Wrapper function for 'sp::over' in overlaying points over polygons to retrieve relevant intersection information.
coords2spi(points, global)
coords2spi(points, global)
points |
a data frame with two columns of coordinates, or a Spatial object listed here under "x" in showMethods(sp::over). These represent points to be mapped onto polygon(s). Coordinates in 'points' should be in the same column order as those in 'global' |
global |
an object onto which 'points' is mapped, possible classes corresponding to 'points' listed under "y" in showMethods(sp::over). If 'points' is a data frame, it will be converted into a SpatialPoints object. |
a data frame corresponding to the coordinates in 'points' mapped onto 'global' with the attributes of 'global'
Atreya Shankar
## Not run: require(rworldmap) test <- demystas::coords2spi(as.data.frame(cbind(60,50)), getMap(resolution="low")) ## End(Not run)

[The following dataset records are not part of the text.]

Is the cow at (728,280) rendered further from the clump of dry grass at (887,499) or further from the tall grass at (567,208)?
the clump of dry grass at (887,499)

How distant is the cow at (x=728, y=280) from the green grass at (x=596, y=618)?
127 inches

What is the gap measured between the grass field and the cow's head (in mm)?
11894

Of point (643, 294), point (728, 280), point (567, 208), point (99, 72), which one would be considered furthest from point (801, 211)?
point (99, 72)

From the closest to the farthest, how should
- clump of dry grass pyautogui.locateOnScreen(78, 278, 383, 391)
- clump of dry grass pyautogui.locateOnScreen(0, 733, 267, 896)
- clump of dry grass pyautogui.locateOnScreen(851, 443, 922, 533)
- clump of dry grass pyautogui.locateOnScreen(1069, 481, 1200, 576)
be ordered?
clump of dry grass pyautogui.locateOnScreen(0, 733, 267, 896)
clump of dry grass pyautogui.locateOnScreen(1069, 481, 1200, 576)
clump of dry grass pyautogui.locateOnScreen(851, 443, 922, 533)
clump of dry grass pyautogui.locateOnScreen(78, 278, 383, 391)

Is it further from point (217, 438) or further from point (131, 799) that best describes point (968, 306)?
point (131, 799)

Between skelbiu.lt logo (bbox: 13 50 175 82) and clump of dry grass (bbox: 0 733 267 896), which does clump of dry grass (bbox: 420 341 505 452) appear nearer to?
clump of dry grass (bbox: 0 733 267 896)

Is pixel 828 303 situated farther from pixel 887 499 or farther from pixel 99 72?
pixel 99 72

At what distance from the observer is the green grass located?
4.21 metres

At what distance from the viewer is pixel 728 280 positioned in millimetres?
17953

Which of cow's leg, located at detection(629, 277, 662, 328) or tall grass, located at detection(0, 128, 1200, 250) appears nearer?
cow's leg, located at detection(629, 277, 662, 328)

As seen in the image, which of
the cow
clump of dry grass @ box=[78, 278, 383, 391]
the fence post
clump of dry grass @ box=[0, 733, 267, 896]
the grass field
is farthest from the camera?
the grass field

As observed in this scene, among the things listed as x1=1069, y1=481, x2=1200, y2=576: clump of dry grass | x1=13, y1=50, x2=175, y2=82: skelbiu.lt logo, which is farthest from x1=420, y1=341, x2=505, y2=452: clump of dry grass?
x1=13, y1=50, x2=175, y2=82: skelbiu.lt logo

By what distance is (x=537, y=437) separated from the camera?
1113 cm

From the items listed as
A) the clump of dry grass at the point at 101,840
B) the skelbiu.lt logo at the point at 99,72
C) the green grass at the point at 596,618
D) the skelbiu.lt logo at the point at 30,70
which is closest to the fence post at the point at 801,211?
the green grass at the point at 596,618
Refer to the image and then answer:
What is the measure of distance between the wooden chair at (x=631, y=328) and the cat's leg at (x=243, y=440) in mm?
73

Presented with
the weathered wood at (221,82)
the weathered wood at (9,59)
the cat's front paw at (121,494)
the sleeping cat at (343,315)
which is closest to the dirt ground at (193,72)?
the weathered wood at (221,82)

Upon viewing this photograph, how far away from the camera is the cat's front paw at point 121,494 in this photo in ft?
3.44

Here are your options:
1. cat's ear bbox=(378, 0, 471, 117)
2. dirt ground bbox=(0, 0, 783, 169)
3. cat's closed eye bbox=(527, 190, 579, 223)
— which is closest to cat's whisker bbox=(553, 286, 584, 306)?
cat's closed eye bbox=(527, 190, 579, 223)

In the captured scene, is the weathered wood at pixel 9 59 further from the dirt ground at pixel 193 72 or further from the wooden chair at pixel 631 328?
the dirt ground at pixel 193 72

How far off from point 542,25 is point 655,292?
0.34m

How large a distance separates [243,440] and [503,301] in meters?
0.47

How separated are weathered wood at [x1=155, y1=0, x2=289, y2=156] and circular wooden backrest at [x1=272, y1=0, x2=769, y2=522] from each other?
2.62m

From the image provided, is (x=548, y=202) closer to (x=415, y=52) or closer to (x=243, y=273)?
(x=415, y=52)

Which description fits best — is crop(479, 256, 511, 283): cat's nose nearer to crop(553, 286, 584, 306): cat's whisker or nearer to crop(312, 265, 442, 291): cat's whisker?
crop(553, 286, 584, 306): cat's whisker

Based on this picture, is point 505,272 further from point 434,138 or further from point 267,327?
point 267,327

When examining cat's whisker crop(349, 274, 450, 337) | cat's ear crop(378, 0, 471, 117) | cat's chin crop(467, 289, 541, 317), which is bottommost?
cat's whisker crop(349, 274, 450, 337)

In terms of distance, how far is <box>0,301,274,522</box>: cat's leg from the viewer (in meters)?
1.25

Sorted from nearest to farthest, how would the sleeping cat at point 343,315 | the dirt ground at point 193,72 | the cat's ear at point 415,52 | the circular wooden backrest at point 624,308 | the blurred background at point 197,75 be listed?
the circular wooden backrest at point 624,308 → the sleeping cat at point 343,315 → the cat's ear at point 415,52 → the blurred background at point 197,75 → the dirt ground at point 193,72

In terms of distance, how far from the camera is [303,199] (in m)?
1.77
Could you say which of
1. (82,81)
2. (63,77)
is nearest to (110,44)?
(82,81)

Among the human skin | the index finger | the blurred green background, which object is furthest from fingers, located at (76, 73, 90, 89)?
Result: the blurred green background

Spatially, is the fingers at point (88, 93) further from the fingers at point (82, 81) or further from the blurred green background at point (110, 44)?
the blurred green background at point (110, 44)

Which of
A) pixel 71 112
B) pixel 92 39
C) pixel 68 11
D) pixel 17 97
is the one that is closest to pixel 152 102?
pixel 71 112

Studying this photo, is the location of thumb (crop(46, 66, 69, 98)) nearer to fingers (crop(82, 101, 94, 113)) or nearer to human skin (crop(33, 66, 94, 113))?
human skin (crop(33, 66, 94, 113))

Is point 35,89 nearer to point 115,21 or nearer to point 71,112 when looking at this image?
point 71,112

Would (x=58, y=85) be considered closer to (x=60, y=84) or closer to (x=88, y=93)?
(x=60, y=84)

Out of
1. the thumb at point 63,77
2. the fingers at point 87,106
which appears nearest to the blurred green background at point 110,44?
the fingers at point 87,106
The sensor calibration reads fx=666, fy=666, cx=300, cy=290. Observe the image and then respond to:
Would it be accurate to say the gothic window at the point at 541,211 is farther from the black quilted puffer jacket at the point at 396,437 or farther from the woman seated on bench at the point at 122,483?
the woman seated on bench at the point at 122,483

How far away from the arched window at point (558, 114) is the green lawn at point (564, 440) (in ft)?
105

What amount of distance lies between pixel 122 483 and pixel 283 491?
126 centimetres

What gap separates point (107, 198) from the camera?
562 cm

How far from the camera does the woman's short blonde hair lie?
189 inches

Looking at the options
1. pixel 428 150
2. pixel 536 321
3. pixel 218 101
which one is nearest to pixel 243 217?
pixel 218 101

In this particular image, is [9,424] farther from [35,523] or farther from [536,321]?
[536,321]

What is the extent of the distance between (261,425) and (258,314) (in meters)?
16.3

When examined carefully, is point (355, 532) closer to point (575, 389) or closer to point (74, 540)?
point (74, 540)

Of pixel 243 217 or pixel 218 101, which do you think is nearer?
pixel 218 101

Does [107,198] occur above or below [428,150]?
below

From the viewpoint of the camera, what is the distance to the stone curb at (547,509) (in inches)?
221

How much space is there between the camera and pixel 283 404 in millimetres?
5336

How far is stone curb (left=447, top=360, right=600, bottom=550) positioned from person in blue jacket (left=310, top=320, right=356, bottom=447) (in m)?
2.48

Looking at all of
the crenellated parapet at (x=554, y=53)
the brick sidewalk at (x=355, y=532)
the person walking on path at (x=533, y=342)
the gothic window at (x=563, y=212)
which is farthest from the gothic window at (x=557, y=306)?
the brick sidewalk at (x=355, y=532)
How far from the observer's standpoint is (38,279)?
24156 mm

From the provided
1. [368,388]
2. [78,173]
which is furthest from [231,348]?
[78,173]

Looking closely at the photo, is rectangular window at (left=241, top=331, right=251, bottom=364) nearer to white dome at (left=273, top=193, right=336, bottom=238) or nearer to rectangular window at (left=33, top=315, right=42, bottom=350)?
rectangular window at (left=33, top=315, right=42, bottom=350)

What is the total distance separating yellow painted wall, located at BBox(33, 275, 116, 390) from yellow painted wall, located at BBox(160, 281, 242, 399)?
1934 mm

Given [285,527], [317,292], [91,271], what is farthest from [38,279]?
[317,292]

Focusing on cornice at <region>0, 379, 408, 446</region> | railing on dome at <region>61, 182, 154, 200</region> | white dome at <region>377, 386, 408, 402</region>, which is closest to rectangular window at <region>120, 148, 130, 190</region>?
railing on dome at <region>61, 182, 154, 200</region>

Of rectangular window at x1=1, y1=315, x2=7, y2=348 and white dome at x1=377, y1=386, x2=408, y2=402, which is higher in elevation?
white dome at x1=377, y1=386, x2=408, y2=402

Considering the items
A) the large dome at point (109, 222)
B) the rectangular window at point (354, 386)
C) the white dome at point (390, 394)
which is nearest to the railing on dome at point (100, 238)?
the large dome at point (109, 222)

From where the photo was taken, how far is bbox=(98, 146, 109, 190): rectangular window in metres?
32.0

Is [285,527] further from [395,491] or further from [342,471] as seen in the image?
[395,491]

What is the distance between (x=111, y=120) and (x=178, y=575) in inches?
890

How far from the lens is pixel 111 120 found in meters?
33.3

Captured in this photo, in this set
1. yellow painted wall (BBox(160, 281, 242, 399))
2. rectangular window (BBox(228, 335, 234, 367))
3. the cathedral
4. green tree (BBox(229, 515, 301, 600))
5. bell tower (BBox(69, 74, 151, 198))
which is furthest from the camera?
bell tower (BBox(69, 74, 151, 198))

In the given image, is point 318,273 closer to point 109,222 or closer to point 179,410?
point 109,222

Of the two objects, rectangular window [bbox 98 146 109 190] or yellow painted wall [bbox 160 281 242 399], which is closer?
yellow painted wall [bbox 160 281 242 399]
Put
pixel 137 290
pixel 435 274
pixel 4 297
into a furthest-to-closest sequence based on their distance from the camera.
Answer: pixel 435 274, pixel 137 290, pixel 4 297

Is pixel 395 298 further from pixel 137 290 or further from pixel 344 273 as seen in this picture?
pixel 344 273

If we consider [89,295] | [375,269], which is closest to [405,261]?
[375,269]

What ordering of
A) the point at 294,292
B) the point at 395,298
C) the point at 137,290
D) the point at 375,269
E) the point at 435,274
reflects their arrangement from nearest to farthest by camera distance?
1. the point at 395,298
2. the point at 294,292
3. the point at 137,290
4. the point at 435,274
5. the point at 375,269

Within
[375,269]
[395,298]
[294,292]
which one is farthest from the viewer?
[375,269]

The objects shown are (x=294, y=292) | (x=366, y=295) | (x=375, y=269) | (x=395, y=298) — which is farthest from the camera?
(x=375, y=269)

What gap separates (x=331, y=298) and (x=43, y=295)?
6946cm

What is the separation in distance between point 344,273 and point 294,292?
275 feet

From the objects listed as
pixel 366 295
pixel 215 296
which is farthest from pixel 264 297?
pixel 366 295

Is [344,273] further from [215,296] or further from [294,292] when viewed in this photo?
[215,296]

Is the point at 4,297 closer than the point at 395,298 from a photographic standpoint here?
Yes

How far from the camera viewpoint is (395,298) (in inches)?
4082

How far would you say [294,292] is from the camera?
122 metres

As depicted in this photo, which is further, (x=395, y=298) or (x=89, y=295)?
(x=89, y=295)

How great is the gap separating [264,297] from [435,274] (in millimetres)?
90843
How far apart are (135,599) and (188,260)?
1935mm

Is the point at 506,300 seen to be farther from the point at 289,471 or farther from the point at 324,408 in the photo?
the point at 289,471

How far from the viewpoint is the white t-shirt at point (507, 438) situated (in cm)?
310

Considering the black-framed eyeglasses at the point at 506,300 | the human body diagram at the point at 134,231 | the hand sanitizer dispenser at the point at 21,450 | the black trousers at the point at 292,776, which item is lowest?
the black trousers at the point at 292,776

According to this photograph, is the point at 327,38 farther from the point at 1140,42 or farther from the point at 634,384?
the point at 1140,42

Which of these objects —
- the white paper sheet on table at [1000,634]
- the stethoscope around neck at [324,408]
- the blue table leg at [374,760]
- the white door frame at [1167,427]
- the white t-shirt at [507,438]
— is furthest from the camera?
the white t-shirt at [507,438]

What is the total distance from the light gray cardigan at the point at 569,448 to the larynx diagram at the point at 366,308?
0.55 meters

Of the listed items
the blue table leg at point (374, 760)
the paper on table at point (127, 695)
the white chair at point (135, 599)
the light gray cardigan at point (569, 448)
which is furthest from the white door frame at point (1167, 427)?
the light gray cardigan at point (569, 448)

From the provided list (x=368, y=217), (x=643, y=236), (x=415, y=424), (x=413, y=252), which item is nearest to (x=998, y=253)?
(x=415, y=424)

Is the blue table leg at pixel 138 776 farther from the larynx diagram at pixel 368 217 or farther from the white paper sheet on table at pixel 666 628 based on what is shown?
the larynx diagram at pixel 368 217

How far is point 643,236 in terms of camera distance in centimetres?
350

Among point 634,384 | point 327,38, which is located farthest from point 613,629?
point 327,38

## Not run: require(rworldmap) test <- demystas::coords2spi(as.data.frame(cbind(60,50)), getMap(resolution="low")) ## End(Not run)
Sequentially performs a two-way grep-style analysis on two character vectors. Calculates pairwise matching scores based on a rigid customized routine and returns matching strings ranked from best to worst. The user is able to influence the algorithm by tweaking matching parameters.
greps(x, y, sepx = "\\.", sepy = "\\.", limitChar = 0, limitWord = 0, booster = 0.8, wordIgnore = NULL, checkBoth = TRUE, ignore.case = TRUE)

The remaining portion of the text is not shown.